# Exercise prompt
Sort through the entries below and pull out lines containing the word "burst".

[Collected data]
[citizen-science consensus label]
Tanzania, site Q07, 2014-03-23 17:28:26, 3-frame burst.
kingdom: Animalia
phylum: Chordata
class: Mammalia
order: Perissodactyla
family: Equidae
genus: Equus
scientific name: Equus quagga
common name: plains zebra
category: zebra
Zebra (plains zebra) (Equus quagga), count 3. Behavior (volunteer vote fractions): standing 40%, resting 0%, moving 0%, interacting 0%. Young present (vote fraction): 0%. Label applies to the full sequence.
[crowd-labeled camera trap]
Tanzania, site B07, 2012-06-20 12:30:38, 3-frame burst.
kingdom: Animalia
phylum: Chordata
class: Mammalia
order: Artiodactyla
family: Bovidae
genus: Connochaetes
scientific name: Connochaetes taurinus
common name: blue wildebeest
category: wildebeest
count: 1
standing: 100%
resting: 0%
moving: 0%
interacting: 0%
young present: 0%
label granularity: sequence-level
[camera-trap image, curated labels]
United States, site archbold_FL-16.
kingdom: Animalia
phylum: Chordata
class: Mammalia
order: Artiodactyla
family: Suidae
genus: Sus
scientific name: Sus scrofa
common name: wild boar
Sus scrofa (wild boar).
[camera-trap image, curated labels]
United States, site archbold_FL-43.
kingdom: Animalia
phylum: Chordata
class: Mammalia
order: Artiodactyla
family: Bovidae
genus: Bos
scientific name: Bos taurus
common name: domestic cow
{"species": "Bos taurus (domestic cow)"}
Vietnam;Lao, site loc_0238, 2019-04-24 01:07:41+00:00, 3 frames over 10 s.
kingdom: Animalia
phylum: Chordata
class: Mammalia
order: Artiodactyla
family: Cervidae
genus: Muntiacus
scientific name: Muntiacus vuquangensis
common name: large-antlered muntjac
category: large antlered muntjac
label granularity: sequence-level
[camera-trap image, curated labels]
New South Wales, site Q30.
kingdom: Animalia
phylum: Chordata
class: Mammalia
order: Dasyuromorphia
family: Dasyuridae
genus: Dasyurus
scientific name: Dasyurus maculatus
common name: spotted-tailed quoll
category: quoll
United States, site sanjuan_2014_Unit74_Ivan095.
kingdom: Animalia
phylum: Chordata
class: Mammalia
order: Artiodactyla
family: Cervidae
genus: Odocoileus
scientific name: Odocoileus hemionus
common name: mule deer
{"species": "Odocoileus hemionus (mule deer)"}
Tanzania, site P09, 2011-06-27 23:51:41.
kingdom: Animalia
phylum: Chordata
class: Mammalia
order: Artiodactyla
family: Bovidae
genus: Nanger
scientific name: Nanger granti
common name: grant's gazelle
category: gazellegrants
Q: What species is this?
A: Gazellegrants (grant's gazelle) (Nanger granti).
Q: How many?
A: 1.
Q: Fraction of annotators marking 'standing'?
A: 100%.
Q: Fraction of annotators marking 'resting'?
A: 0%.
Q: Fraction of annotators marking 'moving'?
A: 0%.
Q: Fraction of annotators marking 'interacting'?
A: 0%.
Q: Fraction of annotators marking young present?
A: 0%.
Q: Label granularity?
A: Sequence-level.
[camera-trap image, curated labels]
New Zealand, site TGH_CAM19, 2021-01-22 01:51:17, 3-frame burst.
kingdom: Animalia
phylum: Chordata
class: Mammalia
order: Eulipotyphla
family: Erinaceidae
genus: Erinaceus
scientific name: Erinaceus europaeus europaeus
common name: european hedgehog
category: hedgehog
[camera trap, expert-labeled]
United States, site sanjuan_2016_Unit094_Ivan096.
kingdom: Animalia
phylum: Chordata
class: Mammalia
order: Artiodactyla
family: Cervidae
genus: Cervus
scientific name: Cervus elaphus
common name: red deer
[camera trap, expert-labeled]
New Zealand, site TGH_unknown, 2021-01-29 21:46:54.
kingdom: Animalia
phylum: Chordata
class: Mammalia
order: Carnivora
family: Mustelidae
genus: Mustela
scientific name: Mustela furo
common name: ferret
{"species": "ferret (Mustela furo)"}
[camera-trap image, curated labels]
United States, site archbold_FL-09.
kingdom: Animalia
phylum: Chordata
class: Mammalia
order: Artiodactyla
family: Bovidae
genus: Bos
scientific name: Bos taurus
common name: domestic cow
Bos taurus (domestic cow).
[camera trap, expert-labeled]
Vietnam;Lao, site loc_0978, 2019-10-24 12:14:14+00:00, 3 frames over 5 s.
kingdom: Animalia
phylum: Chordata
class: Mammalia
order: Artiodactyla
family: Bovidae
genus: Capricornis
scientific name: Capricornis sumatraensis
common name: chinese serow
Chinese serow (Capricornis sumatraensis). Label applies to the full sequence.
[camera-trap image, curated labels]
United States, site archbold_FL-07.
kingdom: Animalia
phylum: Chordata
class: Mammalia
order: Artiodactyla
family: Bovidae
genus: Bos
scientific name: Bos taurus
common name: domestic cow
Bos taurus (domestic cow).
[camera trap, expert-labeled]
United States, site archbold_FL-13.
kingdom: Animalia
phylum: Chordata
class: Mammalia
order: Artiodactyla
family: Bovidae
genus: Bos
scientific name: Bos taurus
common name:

# Result below
Tanzania, site Q07, 2014-03-23 17:28:26, 3-frame burst.
Tanzania, site B07, 2012-06-20 12:30:38, 3-frame burst.
New Zealand, site TGH_CAM19, 2021-01-22 01:51:17, 3-frame burst.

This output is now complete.